Text for analysis section start

This page contains simple examples of how to run Scalpel under the different modes of operation. Please make sure to use the same reference file (genome.fa) for variant calling that was used to align the reads in the BAM file. For exome studies, the regions.bed typically contains the set of target regions (in BED format) of the exome capture protocol used. However the user can specify any regions of interest. See full command line options and instructions in the "MANUAL" available with the Scalpel distribution and online here.


Running Scalpel

Scalpel consists of two modules: discovery and export.
The discovery step process the input data using the mirco-aseembly procedure to dectect variants.
The export step gentoypes and filters the mutations according to the user defined paramteres. The minimal command line requirements are as follows:

single: variant calling on single sample.

scalpel-discovery --single --bam file.bam --bed regions.bed --ref genome.fa [OPTIONS]
scalpel-export --single --db DBfile --bed regions.bed --ref genome.fa [OPTIONS]

somatic: detects somatic indels in tumor/normal matched samples.

scalpel-discovery --somatic --normal normal.bam --tumor tumor.bam --bed regions.bed --ref genome.fa [OPTIONS]
scalpel-export --somatic --db DBfile --bed regions.bed --ref genome.fa [OPTIONS]

denovo: call de novo variants in one family of four individuals (mom, dad, aff, sib).

scalpel-discovery --denovo --dad dad.bam --mom mom.bam --aff aff.bam --sib sib.bam --bed regions.bed --ref genome.fa [OPTIONS]
scalpel-export --denovo --db DBfile --bed regions.bed --ref genome.fa [OPTIONS]

Only quads (family composed of 4 individuals: mom, dad, aff, sib) are currently supported. Until trios (or other pedigree types will be supported), the user can simply provide the same child twice for the analysis.


Two-pass option

For somatic and denovo variant calling in 30x-100x whole-genomes and whole-exomes it is recommended to use the --two-pass option which removes additional false-positive calls and generates a higher quality list of mutations. For example, in the case of a tumor/normal pair, a more sensitive analysis is performed on the normal sample to identify any signature of the candidate mutation in the tumor that was missed in the main analysis.

Text for analysis section end

Problems to solve:
• a. Name every mode of operation for running Scalpel that the Scalpel page gives commands for.
• b. Retype the Scalpel page's wording from "Running Scalpel" to "tumor/normal matched samples." with no changes.
The records after this point are separate material and not part of the Scalpel page.

Provided material section start

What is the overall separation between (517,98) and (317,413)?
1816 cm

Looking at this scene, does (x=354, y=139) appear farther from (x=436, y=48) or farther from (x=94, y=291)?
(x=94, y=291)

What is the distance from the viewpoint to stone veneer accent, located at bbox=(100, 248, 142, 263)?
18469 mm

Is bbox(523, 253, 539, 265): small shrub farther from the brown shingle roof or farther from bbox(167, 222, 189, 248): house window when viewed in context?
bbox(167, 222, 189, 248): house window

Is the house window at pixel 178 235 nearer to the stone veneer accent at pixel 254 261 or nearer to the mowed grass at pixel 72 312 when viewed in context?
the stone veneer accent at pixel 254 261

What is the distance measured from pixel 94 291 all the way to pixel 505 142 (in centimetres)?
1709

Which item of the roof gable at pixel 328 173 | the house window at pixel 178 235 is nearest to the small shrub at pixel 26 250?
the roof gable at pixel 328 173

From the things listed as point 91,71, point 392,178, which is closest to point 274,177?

Provided material section end

Solutions to the tasks:
• a. single, somatic, denovo

• b.
Running Scalpel

Scalpel consists of two modules: discovery and export.
The discovery step process the input data using the mirco-aseembly procedure to dectect variants.
The export step gentoypes and filters the mutations according to the user defined paramteres. The minimal command line requirements are as follows:

single: variant calling on single sample.

scalpel-discovery --single --bam file.bam --bed regions.bed --ref genome.fa [OPTIONS]
scalpel-export --single --db DBfile --bed regions.bed --ref genome.fa [OPTIONS]

somatic: detects somatic indels in tumor/normal matched samples.